O salário dos marqueteiros não deve ser muito alto, o cardápio é ruim e pouco proveitoso. No entanto, com muito mais tempo de televisão, com máquinas fortes, estaduais e nacionais, com a evidência de serem os ganhadores, esses três de cima são os que escolhem o terreno de jogo, a bola e a plateia. O terreno é o aplainado da ordem constituída, a bola é a da mensagem fácil e certeira, num quase único canal e uma mísera quantidade de rádios que entram no arco domiciliar em qualquer parte da cidade, e a plateia aquele que pode pagar a conta da campanha ou a conta da Prefeitura. O que está fora do mercado de trabalho, de consumo e de programa, é um ocupa, nunca é a bola da vez e não serve de macaco de auditório. Os moradores de rua que esperavam estes três candidatos “ganhadores”, que por decisão política nem apareceram no Debate onde os populares entregaram suas demandas ao vivo, por TV Floripa, Desacato.info e Rádio Campeche, na noite do 14 de setembro, não tinham onde ligar o computador, onde conectar a TV, onde ouvir a rádio comunitária que só pega numa parte do sul da ilha, por isso foram lá falar com eles.

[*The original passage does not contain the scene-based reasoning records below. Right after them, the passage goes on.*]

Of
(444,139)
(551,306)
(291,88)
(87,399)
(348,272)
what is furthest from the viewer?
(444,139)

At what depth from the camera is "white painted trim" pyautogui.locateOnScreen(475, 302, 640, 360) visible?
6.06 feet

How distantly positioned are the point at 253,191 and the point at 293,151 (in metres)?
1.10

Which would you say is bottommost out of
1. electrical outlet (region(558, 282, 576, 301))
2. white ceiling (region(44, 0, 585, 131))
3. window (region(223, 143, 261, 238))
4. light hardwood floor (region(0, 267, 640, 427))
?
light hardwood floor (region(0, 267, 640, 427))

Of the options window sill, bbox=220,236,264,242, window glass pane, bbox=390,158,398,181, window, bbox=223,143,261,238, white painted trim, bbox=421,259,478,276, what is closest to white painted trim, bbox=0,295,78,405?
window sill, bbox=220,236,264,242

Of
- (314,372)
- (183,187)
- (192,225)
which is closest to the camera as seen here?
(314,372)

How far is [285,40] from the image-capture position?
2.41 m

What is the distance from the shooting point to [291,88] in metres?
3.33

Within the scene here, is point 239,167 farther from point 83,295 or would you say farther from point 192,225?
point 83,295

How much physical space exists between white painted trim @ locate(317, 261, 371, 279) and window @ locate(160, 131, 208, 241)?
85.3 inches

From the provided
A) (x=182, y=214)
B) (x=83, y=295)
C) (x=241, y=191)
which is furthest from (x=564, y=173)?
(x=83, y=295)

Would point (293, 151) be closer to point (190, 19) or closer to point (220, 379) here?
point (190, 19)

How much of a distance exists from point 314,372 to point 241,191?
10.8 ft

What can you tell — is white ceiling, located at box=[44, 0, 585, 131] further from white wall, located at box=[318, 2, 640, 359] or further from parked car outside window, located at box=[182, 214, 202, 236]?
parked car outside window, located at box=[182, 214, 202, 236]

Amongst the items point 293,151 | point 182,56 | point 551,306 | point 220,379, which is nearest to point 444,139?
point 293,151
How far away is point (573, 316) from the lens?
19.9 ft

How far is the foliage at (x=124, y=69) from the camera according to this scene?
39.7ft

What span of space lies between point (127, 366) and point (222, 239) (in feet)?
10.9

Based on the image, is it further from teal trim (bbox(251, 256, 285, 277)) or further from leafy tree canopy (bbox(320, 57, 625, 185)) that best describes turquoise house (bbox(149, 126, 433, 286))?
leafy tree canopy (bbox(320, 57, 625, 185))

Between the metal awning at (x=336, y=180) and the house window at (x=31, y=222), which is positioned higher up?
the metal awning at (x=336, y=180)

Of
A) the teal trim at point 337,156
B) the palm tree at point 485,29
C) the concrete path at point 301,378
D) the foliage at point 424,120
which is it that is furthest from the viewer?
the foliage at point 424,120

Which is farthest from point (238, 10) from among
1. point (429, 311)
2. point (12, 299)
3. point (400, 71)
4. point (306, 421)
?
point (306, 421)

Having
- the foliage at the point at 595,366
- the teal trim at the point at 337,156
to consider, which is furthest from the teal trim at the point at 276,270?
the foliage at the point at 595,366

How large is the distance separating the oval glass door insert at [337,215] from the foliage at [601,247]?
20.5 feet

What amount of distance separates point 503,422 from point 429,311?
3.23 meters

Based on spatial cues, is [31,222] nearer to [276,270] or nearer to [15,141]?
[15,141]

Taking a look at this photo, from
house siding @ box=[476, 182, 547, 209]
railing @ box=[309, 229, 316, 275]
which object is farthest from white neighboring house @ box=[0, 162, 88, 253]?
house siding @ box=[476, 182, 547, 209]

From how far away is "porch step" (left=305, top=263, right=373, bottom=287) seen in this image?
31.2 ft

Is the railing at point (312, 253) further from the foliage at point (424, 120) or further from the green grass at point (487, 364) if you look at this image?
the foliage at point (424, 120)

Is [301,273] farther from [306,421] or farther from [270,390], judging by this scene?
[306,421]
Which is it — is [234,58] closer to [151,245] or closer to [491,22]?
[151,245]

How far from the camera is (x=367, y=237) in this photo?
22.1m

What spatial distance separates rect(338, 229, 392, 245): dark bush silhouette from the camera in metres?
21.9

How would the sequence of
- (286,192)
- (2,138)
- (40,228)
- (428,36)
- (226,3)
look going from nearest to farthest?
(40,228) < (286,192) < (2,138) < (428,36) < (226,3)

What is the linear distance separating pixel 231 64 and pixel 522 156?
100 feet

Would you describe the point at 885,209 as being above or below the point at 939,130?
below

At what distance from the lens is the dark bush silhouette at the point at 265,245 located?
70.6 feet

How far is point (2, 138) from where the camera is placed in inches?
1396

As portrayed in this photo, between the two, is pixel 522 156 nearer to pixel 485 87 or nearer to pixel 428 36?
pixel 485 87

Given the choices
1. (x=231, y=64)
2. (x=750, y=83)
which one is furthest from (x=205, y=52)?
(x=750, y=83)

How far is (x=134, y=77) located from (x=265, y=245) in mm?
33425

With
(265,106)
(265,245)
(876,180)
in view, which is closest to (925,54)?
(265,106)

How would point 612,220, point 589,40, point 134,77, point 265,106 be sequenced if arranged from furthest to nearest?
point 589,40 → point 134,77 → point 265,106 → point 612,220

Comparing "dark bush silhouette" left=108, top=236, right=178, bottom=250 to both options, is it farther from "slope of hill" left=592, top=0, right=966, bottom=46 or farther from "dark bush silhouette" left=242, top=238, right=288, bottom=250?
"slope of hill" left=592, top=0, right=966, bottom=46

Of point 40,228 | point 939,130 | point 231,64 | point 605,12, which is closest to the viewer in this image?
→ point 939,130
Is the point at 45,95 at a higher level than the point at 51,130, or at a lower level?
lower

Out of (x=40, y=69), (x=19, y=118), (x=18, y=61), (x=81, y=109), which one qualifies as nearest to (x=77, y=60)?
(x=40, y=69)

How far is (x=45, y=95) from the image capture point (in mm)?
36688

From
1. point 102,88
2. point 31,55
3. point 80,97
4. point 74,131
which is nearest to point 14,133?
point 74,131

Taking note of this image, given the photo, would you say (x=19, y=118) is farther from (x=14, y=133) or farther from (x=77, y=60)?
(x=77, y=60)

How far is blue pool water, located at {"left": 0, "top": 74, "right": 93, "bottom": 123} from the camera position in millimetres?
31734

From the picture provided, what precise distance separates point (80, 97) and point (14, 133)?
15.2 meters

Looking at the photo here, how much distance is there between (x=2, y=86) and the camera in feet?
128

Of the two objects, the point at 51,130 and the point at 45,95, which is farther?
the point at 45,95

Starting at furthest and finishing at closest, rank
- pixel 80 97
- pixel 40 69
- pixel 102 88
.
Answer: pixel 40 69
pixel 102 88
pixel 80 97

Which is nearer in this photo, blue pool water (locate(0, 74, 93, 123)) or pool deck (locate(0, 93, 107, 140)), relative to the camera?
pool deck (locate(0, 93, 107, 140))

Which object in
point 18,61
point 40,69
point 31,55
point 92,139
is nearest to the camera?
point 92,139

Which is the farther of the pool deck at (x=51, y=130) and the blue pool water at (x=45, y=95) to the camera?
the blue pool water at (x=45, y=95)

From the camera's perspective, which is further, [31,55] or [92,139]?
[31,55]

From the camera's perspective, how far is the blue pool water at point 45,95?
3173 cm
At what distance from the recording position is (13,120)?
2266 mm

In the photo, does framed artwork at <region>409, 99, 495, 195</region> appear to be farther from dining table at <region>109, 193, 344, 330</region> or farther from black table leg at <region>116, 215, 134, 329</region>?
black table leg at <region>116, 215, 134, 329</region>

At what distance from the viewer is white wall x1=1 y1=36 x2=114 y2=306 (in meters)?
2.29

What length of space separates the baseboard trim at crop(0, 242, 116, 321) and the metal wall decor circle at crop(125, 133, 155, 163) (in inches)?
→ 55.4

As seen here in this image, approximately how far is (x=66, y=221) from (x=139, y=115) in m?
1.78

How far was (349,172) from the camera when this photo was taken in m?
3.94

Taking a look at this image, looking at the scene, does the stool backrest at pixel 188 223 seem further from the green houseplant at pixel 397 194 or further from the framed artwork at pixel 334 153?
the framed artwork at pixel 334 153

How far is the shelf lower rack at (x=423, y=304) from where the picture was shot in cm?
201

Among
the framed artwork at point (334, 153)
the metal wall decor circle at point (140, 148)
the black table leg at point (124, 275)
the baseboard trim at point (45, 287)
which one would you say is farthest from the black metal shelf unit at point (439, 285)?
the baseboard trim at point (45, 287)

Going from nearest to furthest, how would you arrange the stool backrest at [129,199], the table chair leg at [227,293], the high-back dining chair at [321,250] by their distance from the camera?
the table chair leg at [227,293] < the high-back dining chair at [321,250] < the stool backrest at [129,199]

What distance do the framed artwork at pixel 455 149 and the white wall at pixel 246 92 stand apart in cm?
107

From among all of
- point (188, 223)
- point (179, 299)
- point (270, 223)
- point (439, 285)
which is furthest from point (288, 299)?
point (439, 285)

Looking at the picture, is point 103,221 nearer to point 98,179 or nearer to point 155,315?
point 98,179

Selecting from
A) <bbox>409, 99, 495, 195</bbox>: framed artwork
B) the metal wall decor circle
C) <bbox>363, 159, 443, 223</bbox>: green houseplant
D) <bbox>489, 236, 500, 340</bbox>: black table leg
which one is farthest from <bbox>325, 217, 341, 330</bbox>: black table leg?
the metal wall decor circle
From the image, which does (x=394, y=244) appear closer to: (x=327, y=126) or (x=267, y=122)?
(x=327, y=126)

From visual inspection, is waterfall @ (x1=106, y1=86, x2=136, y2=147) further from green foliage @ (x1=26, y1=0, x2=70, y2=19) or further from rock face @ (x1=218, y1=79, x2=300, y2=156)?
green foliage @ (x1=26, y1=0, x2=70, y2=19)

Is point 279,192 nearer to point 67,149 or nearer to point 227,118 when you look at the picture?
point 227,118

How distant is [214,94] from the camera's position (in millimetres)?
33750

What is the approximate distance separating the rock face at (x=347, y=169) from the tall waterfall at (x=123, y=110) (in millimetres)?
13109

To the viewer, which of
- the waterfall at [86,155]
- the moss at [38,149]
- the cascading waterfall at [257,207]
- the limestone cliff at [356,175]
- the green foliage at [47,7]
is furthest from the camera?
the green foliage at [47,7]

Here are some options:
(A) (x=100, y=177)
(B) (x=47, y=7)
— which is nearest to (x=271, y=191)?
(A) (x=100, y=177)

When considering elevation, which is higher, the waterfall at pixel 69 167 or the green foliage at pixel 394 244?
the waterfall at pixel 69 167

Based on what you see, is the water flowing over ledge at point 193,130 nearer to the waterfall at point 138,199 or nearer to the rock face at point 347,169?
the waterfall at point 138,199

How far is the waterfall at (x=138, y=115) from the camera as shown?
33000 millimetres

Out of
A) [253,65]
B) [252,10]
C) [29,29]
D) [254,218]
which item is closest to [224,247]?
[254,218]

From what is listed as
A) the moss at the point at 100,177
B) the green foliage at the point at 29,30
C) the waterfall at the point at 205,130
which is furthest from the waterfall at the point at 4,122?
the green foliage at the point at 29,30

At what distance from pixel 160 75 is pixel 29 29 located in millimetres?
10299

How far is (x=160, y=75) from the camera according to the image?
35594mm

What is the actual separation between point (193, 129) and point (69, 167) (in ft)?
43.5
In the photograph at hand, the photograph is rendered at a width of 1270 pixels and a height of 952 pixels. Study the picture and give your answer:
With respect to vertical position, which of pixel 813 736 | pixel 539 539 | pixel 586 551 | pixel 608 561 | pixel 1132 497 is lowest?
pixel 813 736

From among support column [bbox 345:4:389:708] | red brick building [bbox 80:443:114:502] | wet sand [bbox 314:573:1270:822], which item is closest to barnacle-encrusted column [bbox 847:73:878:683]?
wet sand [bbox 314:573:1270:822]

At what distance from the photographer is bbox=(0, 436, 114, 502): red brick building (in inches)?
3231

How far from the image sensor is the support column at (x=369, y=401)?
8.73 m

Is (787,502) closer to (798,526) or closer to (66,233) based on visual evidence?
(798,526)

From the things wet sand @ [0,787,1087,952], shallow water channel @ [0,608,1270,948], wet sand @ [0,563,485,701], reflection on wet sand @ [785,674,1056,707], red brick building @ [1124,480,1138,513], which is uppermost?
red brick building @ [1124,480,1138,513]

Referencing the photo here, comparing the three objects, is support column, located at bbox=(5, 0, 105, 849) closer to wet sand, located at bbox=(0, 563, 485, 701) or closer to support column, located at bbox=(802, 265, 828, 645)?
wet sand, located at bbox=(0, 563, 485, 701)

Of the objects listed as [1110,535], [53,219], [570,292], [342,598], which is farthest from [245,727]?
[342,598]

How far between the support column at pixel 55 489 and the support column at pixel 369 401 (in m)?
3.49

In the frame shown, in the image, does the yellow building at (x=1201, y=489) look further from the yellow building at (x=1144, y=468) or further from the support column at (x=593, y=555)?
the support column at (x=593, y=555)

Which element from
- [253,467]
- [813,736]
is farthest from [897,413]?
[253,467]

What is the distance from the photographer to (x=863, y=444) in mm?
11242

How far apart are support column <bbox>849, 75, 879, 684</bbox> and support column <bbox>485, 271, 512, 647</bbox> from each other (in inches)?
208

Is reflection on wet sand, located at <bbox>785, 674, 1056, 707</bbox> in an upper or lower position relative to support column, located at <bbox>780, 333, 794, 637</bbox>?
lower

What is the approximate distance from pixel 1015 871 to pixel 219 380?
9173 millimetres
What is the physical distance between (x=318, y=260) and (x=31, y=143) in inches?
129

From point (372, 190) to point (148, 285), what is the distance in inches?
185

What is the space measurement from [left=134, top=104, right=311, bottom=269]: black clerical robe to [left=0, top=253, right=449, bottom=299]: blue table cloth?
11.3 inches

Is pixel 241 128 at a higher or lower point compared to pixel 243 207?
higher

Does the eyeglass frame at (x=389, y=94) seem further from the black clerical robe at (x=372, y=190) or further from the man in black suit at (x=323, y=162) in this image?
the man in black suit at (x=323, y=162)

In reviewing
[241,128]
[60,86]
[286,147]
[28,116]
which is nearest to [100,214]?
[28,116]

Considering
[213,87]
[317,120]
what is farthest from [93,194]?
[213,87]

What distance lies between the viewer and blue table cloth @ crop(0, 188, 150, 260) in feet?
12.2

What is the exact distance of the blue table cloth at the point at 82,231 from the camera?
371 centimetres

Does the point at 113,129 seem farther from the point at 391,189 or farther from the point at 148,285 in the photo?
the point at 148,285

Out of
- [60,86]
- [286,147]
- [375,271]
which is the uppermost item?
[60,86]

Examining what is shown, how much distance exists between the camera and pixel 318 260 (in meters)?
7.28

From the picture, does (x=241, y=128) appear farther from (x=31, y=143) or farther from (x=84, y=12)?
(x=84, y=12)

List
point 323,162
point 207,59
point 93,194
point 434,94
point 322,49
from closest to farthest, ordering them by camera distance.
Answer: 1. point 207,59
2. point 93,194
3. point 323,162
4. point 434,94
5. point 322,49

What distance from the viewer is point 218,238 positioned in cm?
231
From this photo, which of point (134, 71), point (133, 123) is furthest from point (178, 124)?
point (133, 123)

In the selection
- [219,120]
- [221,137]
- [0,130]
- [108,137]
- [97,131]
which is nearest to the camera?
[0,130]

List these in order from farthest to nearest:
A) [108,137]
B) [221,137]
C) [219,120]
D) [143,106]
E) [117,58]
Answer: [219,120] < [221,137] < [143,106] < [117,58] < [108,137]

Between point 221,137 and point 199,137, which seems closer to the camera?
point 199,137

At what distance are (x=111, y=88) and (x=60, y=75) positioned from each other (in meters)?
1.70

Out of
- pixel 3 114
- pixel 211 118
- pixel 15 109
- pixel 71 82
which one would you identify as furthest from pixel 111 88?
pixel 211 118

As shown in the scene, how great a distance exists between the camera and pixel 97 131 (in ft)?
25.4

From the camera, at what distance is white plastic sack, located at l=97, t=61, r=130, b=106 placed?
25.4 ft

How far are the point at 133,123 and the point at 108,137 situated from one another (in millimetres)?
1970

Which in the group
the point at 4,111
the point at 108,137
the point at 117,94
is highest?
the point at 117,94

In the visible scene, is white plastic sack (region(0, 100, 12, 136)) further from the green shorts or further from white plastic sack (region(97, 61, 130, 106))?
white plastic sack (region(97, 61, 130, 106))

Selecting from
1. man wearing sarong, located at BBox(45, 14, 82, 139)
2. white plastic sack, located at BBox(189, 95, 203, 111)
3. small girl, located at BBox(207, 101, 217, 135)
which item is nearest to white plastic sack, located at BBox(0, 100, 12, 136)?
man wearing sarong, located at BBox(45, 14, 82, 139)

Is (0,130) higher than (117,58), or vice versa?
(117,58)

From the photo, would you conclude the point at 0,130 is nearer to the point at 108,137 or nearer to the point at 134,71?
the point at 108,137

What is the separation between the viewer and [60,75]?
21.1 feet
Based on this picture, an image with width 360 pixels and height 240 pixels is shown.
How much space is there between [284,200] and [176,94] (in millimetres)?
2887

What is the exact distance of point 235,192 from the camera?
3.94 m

Os fantasmas da noite ilhoa transcenderam em corpo e demanda, e como fantasmas que são, nenhum dos candidatos “principais” os viu e os ouviu.

Nessa audição de bases sociais para candidatos, os “perdedores” estiveram lá: Janaína Deitos, Gilmar Salgado e Elson Pereira. Escutaram, apresentaram propostas, criaram compromisso, nada demais, o mínimo imprescindível. Seus marqueteiros também tinham festas, aniversários, lançamentos, muitas semanas ou dias antes confirmados, agendados, mas, lá ficaram mais de três horas. Também não tiveram medo de outros fantasmas que rondaram o auditório do Sinjusc: os velhos militantes que, conscientes da traição institucional do PT, do PCdoB e do PMDB, há muito encaminharam seus esforços a outras áreas da militância: o meio-ambiente, a cultura, a comunicação, a gente pobre, rejeitada pelas burocracias partidárias. E entre eles, por sorte, havia sangue novo, sindicalismo novo, dirigentes novos, inclusive dos partidos acima mencionados. Mais ainda, até candidatos proporcionais desses partidos. Que bom ver Lino e Denilson, entre outros queridos companheiros de velhas lutas ocupando seu lugar com os resistentes, com as lideranças não assimiladas, como o fizeram no Norte da Ilha, em 23 de agosto!

As lideranças políticas dos partidos que exerçam o poder institucional em Florianópolis, em 2013, como também as lideranças de organizações sociais cristalizadas, precisam compreender que essa ação individual, esse fascínio pelo poder pequeno, esse poder que é capaz de rejeitar um Debate com as pessoas simples e os não assimilados à lógica perversa da exclusão, a destruição e a negação da vida, um dia mudará, porque os pobres são os mais, porque a esperança em mudanças será majoritária, e porque isso não é simples sonho, é uma realidade que seguirá avançando, sobre o desgaste sem freio do velho, o decrépito, o que começa a ser derrotado.

Da próxima vez, serão quatro a falar com os invisíveis, e da seguinte serão todos, e perderão o medo dos fantasmas, porque os etéreos ainda sofismados, junto com os que se mantiveram fiéis à ideia de mudar a ordem, ganharão a rua, e nos meios de comunicação independentes cresceram tanto e quanto estes. Até acredito que os candidatos “perdedores” enxergaram com facilidade qual é o caminho para a Vitória, embora possa demorar, uma ou duas eleições ainda. Há uma Frente Social e Política pairando sobre a ponte que separa os tempos. Os fantasmas transitam por ela e se materializam entanto caminham.